If you want to know whether the AI bubble is bursting, there’s only one publicly traded company that will tell you: Oracle.
Yes, the database company. The one you probably last thought about when you were wrestling with some enterprise CRM implementation back in 2015. But here we are in 2026, and Larry Ellison has burned the boats.
Oracle has pivoted to AI, but not in the way you’d expect. It’s not building foundation models like OpenAI or Anthropic. It’s not quite a neocloud, though it’s entered the same bare-metal business as CoreWeave. It’s a software-as-a-service company that has made an audacious bet on a very specific future version of AI — while its traditional business has been quietly declining.

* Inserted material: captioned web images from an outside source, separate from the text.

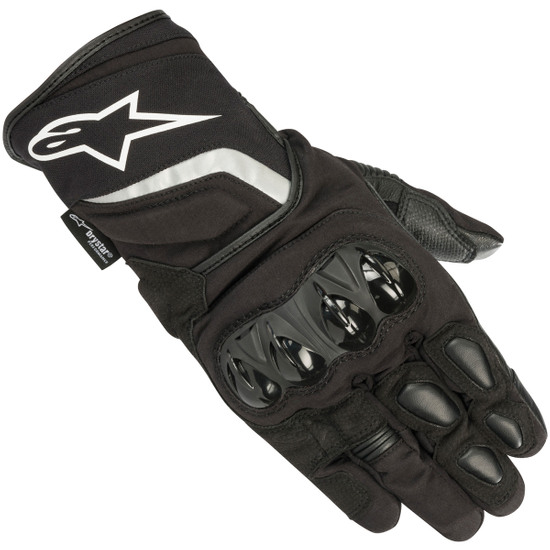 Black//Yellow//White//Red Large Alpinestars SP-5 Leather Touchscreen Gloves L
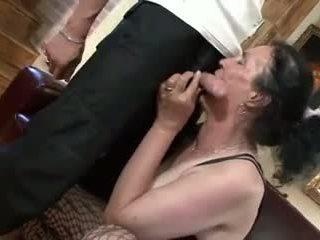 Μαλλιαρό γιαγιά marianna, ελεύθερα σκληρό πορνό πορνό 75
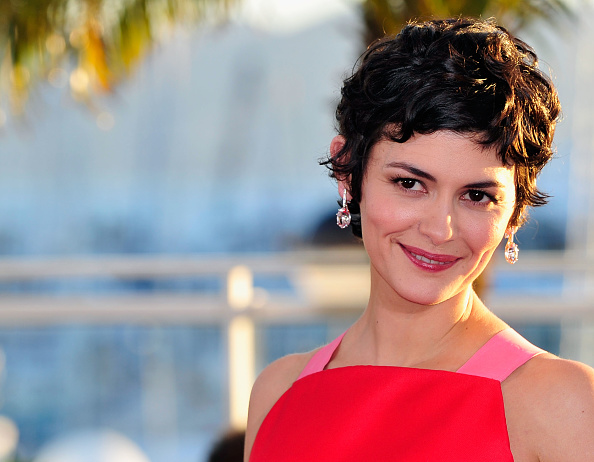 Audrey Tautou「Palme D'Or Winners Photocall - The 66th Annual Cannes Film Festival」:写真・画像(9)[壁紙.com]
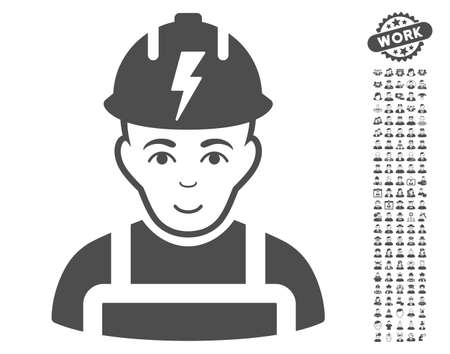 configure: Electrician icon with bonus men images. Vector illustration style is flat iconic gray symbols on white background.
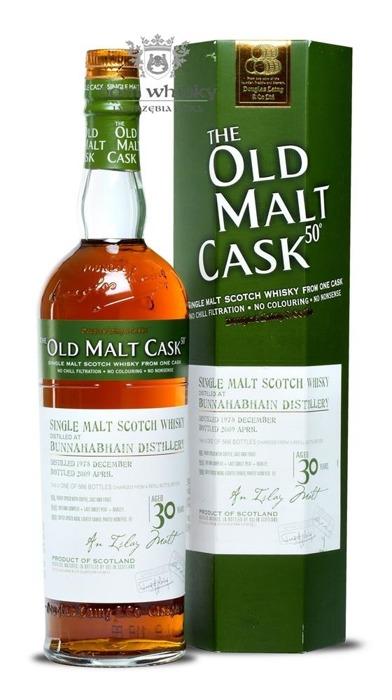Bunnahabhain 30-letni (D.1978, B.2009) Old Malt Cask / 50% / 0,7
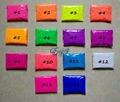 14 Colores de la Fluorescencia Brillante Pigmento De Polvo De Fósforo, 500 g/lote Cosméticos En Polvo Fluorescente para la Pintura de Uñas Esmalte de Jabón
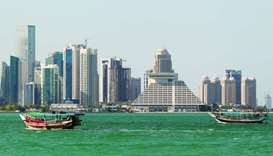Moody's affirms ratings on Qatar despite economic blockade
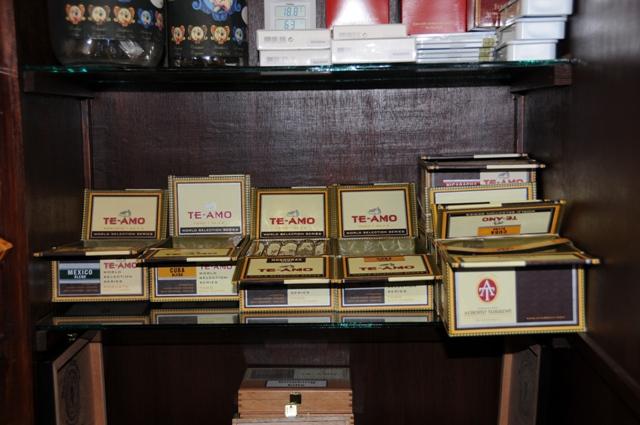 cigar1-6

What makes Oracle interesting as a bellwether is its age. It’s significantly older than any of its AI competitors, save Microsoft. That means it has real legacy revenue, real enterprise customers, and real constraints. When Oracle makes a move, it’s not venture capital play money — it’s a bet on actual market demand.
And the bet is huge. Oracle has been buying up Nvidia GPUs like they’re going out of style, building out data centers, and signing multi-year contracts with AI startups. The company’s stock has been volatile, swinging with every AI earnings report and every new model release.
But here’s the thing nobody’s saying out loud: Oracle’s AI pivot is a bet that the current AI infrastructure buildout will continue at this pace for years. If demand softens, if the model providers consolidate, if the hyperscalers start building their own chips in earnest — Oracle gets squeezed.

The image of Ellison with a basket of eggs on his head, sporting the OpenAI logo, is apt. He’s balancing a lot of fragile things at once. The database business is still printing money, but it’s a declining asset. The cloud business is growing, but it’s competing with AWS, Azure, and GCP. The AI business is the wild card.
I’ve been watching this space for years, and I’ll say this: Oracle’s move is either going to look like genius or a spectacular miscalculation. There’s no middle ground. If the AI infrastructure buildout continues at its current pace, Oracle’s early investments in bare-metal GPU clusters will pay off handsomely. If it doesn’t, they’ll be left with a lot of expensive hardware and a shrinking legacy business.
The next few quarters will tell us a lot. Watch Oracle’s earnings calls. Watch their capital expenditure guidance. Watch their customer churn. That’s where you’ll see the real story of AI’s infrastructure demand play out.
And if you’re looking for a single stock that tells you whether the AI bubble is real or not, Oracle is probably it. Not because they’re the biggest or the most innovative, but because they have the most to lose.